Dana White reveals the shocking news he received from ‘mortality expert’ Gary Brecka: “He gave me 10.4 years to live”
UFC President Dana White recently visited ‘mortality expert’ Gary Brecka and the news he got back was not great.
During a recent episode of the ‘Action Junkeez Podcast‘, White revealed that he was recently seen by “human biologist & mortality expert,” Gary Brecka, who can apparently tell folks their expiry date based on blood and DNA markers.
“So this guy can take your blood and your DNA and tell you when you’re gonna die,” enthused White. “And he’s right within a month. How crazy is that? So I was fucking obsessed, I had to know. So he’s down in Miami… So I become fucking obsessed with finding out the month I’m gonna die. We’re down there for my son’s 21st birthday party in Miami. I connect with this guy and they come in and do my blood work and they scrape the insides of your cheeks to do your DNA. And I’m gonna find out—it’s a Thursday, Friday, Saturday, Sunday we’re down there—the following Wednesday is when my results are supposed to be back.”
Dana White continued (h/t BloodyElbow):
“So he calls me—all I’m talking about is finding out this date—and he says, ‘I’m gonna come out, personally, and walk you through your blood work. And I’m like, ‘Motherf-cker.’ I wanted to know today, when this was gonna happen… So, he ends up coming out, he sits down for three-and-a-half hours and goes through my blood work. And I’m all fucked up. My triglycerides are like 764—they should be down between 80 and 150—and everything else that could possibly be bad is bad. He gave me 10.4 years to live. This was 16 weeks ago. And he says, ‘If you don’t change these things that you’re gonna do, this is your life expectancy right now.’”
Thankfully for Dana White, the diagnosis was not set in stone as Brecka informed him the UFC boss a ten-week program that could help extend his life by years.
“First of all, the thing that freaked me out the most was: he did my blood work—I didn’t tell this guy jack shit about me, my medical history, what was going on with me personally—he told me everything that was wrong with me,” White revealed. “Shit that I didn’t even tell my wife. Told me what was wrong with me, told me everything that was wrong with me, from my blood work.
“So he says, ‘If you do what I tell you to do for the next ten weeks, I promise you I’ll change your whole life.’ So I’m one of these people that, if I set my mind to do something, I absolutely do it. So I did everything he said, to the letter. I lost 30 pounds. My legs were so fucked up 13 weeks ago, I couldn’t tie my shoes. I couldn’t bend over to tie my shoes, because my legs were fucked up. I could barely walk some days.
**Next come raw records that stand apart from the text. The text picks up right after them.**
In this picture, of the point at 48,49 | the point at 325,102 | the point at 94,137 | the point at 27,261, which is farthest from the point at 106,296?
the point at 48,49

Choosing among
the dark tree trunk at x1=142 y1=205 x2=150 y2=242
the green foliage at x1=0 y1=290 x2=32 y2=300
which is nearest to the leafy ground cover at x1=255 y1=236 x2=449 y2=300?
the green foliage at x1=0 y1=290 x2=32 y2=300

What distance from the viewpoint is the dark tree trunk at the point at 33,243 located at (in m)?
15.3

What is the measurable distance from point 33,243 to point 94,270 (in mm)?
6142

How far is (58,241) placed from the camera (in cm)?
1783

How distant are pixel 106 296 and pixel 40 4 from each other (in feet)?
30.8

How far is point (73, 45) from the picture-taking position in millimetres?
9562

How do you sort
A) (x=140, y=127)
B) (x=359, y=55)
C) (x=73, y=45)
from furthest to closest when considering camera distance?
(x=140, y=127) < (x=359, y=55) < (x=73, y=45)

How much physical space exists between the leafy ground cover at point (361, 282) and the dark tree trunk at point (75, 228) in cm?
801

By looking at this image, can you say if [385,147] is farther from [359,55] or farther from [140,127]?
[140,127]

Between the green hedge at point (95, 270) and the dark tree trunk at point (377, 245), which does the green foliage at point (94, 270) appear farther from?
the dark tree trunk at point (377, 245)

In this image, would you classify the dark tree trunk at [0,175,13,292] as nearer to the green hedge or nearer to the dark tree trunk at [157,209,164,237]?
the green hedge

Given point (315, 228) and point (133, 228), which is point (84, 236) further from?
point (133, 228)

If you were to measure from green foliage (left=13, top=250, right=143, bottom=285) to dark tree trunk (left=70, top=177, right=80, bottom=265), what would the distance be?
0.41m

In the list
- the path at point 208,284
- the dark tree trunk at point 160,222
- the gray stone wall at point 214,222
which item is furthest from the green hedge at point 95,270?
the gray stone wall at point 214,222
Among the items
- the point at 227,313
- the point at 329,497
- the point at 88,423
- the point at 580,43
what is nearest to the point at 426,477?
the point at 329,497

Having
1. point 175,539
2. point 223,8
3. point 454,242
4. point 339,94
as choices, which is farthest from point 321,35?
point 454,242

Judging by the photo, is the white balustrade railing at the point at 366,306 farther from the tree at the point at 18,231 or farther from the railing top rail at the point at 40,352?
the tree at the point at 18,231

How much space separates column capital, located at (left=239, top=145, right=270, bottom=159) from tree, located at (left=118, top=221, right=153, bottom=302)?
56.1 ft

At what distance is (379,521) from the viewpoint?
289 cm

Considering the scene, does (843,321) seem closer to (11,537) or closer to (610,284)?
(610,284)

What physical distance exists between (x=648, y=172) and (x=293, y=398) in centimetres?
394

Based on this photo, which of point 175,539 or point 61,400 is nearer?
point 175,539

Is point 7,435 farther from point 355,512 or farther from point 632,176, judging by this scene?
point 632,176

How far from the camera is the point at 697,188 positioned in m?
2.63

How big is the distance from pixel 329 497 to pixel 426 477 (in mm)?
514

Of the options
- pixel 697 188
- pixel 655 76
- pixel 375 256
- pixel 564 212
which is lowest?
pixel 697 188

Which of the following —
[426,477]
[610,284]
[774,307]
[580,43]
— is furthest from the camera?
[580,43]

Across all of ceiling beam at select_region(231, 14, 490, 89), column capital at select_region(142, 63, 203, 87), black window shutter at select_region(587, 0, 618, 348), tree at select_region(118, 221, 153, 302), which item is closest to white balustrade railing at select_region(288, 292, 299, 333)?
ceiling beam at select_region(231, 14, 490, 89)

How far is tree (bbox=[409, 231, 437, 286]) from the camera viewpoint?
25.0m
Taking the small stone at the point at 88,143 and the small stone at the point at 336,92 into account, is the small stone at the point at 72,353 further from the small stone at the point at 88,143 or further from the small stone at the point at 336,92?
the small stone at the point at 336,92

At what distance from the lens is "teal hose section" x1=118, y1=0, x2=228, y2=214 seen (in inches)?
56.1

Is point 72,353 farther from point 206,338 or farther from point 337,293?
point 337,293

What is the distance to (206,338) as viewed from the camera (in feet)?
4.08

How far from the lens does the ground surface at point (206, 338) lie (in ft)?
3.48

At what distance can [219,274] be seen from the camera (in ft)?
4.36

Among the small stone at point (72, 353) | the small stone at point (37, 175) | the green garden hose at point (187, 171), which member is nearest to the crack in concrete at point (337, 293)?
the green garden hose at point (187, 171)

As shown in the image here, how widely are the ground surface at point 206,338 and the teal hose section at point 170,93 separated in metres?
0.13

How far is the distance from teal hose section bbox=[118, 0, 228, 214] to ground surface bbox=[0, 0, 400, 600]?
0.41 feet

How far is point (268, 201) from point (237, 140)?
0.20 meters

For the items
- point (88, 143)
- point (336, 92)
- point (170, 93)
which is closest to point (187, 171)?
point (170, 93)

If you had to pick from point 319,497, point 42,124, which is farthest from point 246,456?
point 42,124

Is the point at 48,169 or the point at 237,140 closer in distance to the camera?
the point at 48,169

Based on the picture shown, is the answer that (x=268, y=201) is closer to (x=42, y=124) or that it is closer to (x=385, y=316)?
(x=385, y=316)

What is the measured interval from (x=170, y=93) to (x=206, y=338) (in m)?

“Sleep apnea, snoring; I had these doctors that I went to for 10 years, asking them, ‘What’s wrong with my legs?’ They couldn’t fucking tell me,” White explained. “I told them I was having problems with sleep apnea and snoring. They sent me to one of those sleep studies where you go sleep for four fucking hours. And then they give you a fucking C-Pap machine that a 400 lb fucking guy uses. I sleep with it for 20 minutes and rip it off my face and throw it on the floor. No more sleep apnea, I don’t snore anymore. Everything is gone in 10 fucking weeks. I’ve been working with doctors for 10 years that couldn’t do it.”
Dana White concluded by suggesting he now feels 35 years young again.
“I feel like I’m 35-years-old again. Swear to god, I feel like I’m 35 again.”